I went on trying the numbers now and then. After two hours I had crossed Texas off the list, bitten the end right off Walt’s pencil and started on it an inch farther down, decided I couldn’t work many days in his rabbit hutch of an office, and wondered how Eunice was making out beside her pool.

The telephone buzzed.

Are you staying at the Biltmore again?’ Walt said.

‘Yes.’

‘Meet me in the bar there,’ he suggested. ‘I’m nearer there than to you.’

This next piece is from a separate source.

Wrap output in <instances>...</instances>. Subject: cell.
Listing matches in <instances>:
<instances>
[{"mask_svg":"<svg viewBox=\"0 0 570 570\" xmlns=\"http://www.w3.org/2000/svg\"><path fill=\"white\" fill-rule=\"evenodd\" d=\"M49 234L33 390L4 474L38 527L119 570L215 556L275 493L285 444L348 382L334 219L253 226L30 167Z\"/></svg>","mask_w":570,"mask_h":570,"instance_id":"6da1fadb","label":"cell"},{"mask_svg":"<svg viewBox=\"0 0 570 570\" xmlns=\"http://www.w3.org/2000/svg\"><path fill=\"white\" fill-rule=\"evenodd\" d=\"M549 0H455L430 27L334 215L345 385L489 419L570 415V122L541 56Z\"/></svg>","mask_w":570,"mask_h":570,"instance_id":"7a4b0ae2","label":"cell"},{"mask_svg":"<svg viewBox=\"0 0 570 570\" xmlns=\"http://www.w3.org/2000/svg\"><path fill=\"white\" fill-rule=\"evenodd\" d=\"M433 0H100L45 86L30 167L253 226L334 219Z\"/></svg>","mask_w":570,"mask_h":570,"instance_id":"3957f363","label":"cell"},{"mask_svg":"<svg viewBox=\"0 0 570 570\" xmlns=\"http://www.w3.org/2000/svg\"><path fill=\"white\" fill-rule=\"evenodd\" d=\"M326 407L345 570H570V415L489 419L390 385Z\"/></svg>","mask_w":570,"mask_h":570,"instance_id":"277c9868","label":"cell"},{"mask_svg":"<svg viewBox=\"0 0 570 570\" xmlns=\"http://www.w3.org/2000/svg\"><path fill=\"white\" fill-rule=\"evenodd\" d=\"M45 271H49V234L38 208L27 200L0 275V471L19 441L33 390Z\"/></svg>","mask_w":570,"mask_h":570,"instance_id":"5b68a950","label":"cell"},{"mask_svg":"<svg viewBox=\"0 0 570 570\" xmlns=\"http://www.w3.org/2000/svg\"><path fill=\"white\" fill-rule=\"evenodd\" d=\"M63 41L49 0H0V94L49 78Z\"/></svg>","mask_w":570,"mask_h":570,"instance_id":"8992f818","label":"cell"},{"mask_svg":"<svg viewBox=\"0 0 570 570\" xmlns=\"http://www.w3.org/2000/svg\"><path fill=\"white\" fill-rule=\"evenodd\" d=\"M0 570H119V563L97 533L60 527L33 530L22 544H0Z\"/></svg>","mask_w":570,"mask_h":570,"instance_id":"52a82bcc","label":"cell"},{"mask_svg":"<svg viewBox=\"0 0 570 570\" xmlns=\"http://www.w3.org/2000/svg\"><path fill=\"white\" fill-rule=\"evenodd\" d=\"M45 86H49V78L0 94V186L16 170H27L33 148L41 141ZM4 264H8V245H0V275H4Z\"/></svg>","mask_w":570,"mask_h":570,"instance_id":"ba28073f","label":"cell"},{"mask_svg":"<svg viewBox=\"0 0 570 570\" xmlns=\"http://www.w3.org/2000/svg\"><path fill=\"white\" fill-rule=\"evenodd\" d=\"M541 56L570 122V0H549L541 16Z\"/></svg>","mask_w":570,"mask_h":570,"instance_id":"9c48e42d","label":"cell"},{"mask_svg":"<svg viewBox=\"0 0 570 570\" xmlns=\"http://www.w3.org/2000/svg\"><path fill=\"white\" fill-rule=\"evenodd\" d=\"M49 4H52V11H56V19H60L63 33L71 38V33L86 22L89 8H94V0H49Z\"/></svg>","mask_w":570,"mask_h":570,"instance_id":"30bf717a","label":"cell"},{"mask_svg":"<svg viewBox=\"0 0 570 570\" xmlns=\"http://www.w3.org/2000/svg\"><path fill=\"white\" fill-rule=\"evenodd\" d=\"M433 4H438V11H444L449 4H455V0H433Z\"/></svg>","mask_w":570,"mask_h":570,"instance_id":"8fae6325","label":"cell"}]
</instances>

‘Sure,’ I said. ‘I’m on my way.’

Lynnie wasn’t back. I left a message at the desk for her and joined Walt. His pale blue suit looked as if it had just come out of a spin dryer and there was a damp translucent look to his skin. Repentant, I bought him a large Scotch on the rocks and waited until he had it where it would do most good. He sighed, rubbed the back of one wrist across his eyes, fished a crumpled piece of paper out of his pocket, and spread it open on the bar.

‘To start with,’ he said disgustedly, ‘it’s not Yogi Bear.’

I waited in sympathetic silence and beckoned to the barman for a refill. On the paper a list of about eight souvenir manufacturers and distributors had been crossed out, a single line through each. The top lines were neat and straight, the last three a great wild slash across the paper. Walt had had a very bad day.

‘The handkerchief came from Japan, like you said.’ He took a swallow of his second drink and began to revive. ‘Several of the firms phoned their west coast offices for me. No dice. It seems as if at least half of the souvenirs sold in the west are made in Japan, but all these Yogi Bear concessionists say that this isn’t Yogi Bear at all, it’s the wrong shaped head.’

He pulled out of the by now battered envelope a very bedraggled looking handkerchief and looked at it with loathing.

‘If it was sold at or near Yellowstone Park, it could have come from any two-bit import business. As it’s not Yogi Bear, no one will have had to pay commission to use the picture, and there isn’t any way that I know of finding who brought it into the country and who sold it to where.’

After ten seconds I suggested diffidently, ‘We could start from the other end.’

He glared at me incredulously. ‘Are you plumb nuts? You can’t mean what I think you mean.’

The rocks in my drink had melted to pebbles. I tasted the drowned whisky and put the glass back on the bar.

I said, ‘One of the Snail Express trailers was checked in at Rock Springs, Wyoming. It’s still there: they haven’t had another customer for it yet. I’ve asked them to hold it until I’ve had a look at it.’

‘Why that one? Why that one particularly?’ Walt asked. Irritation only half repressed sharpened his voice.

‘Because it’s one of the three with no phone number. Because it’s in the same state as Yellowstone. And because it gives me an itch.’

‘Yellowstone is clear across Wyoming from Rock Springs,’ he said. ‘Must be four hundred miles.’